## Bar Charts: Model Performance Comparison
### Overview
The image contains three grouped bar charts comparing the performance of three AI models (Qwen2.5-Math-1.5B, Gemma3-4b-it, Qwen2.5-Math-7B) across three metrics: Pass@3 on Math-500, Pass@3 on AIME2024, and 2-gram diversity score.

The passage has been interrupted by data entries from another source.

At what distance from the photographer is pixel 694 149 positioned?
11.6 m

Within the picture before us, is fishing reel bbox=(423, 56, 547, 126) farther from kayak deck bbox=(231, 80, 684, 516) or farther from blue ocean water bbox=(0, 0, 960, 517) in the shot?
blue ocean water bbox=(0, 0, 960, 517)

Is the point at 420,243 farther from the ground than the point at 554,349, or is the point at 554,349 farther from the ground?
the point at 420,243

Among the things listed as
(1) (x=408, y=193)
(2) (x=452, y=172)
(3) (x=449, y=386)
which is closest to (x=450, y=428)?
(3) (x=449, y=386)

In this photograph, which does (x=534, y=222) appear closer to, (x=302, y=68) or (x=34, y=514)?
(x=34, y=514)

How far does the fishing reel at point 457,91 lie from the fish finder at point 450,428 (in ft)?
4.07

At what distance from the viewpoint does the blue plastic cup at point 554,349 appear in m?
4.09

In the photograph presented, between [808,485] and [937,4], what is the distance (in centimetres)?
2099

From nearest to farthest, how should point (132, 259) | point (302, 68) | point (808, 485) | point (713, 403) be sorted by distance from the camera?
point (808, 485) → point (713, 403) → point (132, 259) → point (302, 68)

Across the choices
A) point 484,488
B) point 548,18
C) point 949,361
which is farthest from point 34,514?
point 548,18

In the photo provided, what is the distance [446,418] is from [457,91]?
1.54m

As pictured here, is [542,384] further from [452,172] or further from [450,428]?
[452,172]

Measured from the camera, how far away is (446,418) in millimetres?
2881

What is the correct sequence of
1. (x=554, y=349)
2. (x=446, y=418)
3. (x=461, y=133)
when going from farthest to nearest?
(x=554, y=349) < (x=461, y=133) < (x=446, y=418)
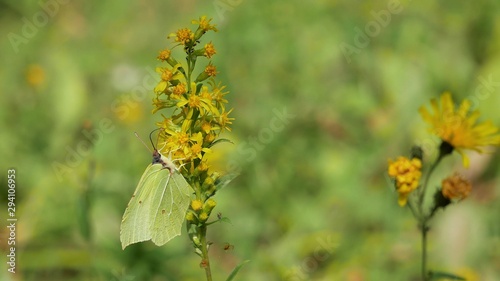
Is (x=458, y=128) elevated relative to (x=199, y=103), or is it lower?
lower

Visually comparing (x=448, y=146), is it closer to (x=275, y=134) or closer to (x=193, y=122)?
(x=193, y=122)

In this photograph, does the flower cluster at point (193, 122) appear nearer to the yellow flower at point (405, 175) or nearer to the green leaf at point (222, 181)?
the green leaf at point (222, 181)

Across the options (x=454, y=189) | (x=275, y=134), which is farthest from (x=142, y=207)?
(x=275, y=134)

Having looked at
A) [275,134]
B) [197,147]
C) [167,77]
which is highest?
[275,134]

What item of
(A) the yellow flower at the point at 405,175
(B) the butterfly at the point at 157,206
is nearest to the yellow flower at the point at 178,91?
(B) the butterfly at the point at 157,206

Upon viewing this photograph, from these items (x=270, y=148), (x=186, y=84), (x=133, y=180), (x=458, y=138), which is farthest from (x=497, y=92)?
(x=186, y=84)

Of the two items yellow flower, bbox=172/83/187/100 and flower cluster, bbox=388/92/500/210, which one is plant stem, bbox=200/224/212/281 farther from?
Answer: flower cluster, bbox=388/92/500/210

Each chart compares two configurations: Baseline and ARM (Adaptive Response Mechanism).
### Components/Axes
1. **X-Axes**:
- Math-500: Qwen2.5-Math-1.5B | Gemma3-4b-it | Qwen2.5-Math-7B
- AIME2024: Same model categories
- Diversity Score: Same model categories
2. **Y-Axes**:
- Math-500/AIME2024: Accuracy (0.6–0.9)
- Diversity Score: Diversity score (0.0–0.5)
3. **Legends**:
- Top-right corner in all charts
- Baseline: Light green (Math-500), Light pink (AIME2024), Light blue (Diversity)

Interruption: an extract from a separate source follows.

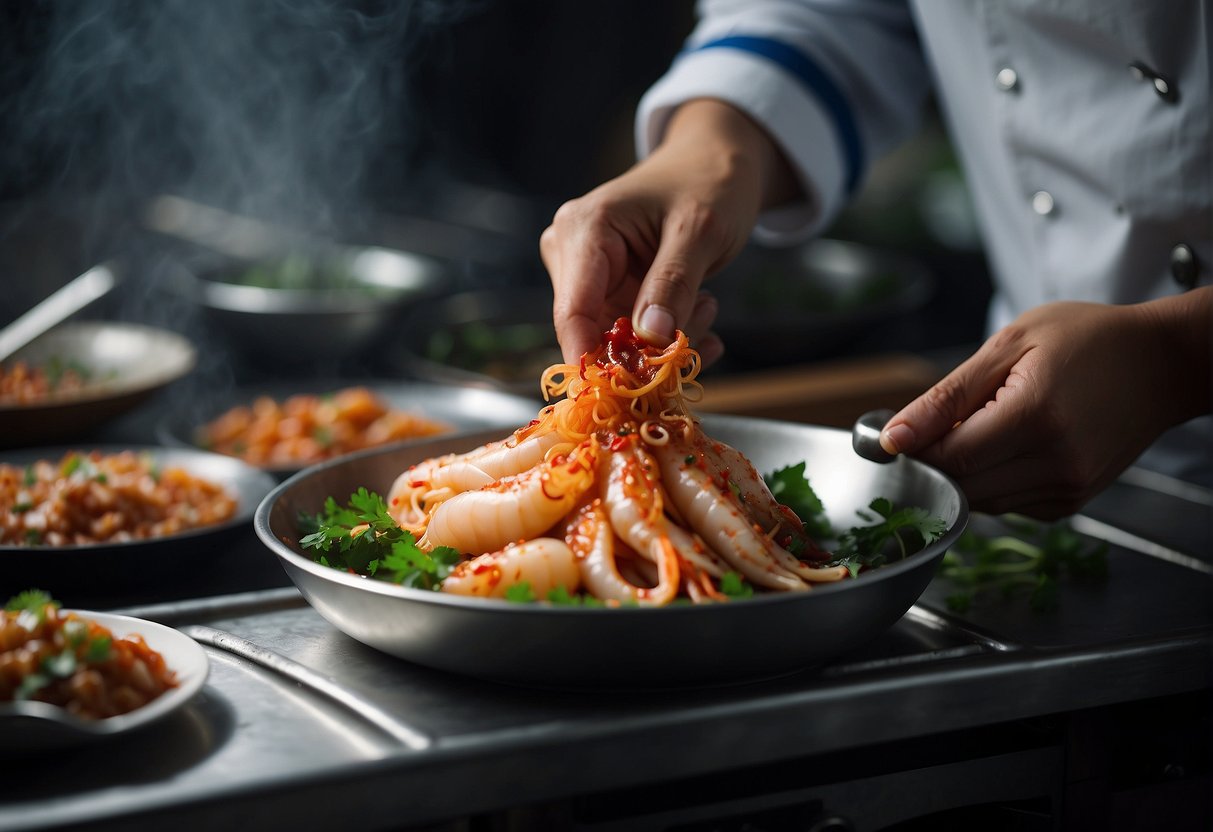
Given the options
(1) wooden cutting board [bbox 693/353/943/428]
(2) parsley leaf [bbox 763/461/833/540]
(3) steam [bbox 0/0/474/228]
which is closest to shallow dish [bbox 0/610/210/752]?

- ARM: Dark green (Math-500), Dark red (AIME2024), Dark blue (Diversity)
### Detailed Analysis
#### Pass@3 on Math-500
- **Qwen2.5-Math-1.5B**: Baseline ~0.72 | ARM ~0.74
- **Gemma3-4b-it**: Baseline ~0.83 | ARM ~0.84
- **Qwen2.5-Math-7B**: Baseline ~0.81 | ARM ~0.82
- **Trend**: ARM consistently outperforms Baseline by ~0.02–0.03 across all models.
#### Pass@3 on AIME2024
- **Qwen2.5-Math-1.5B**: Baseline ~0.22 | ARM ~0.24
- **Gemma3-4b-it**: Baseline ~0.26 | ARM ~0.29
- **Qwen2.5-Math-7B**: Baseline ~0.36 | ARM ~0.37
- **Trend**: ARM shows larger gains for smaller models (Gemma3-4b-it +0.03) but minimal improvement for larger models (Qwen2.5-Math-7B +0.01).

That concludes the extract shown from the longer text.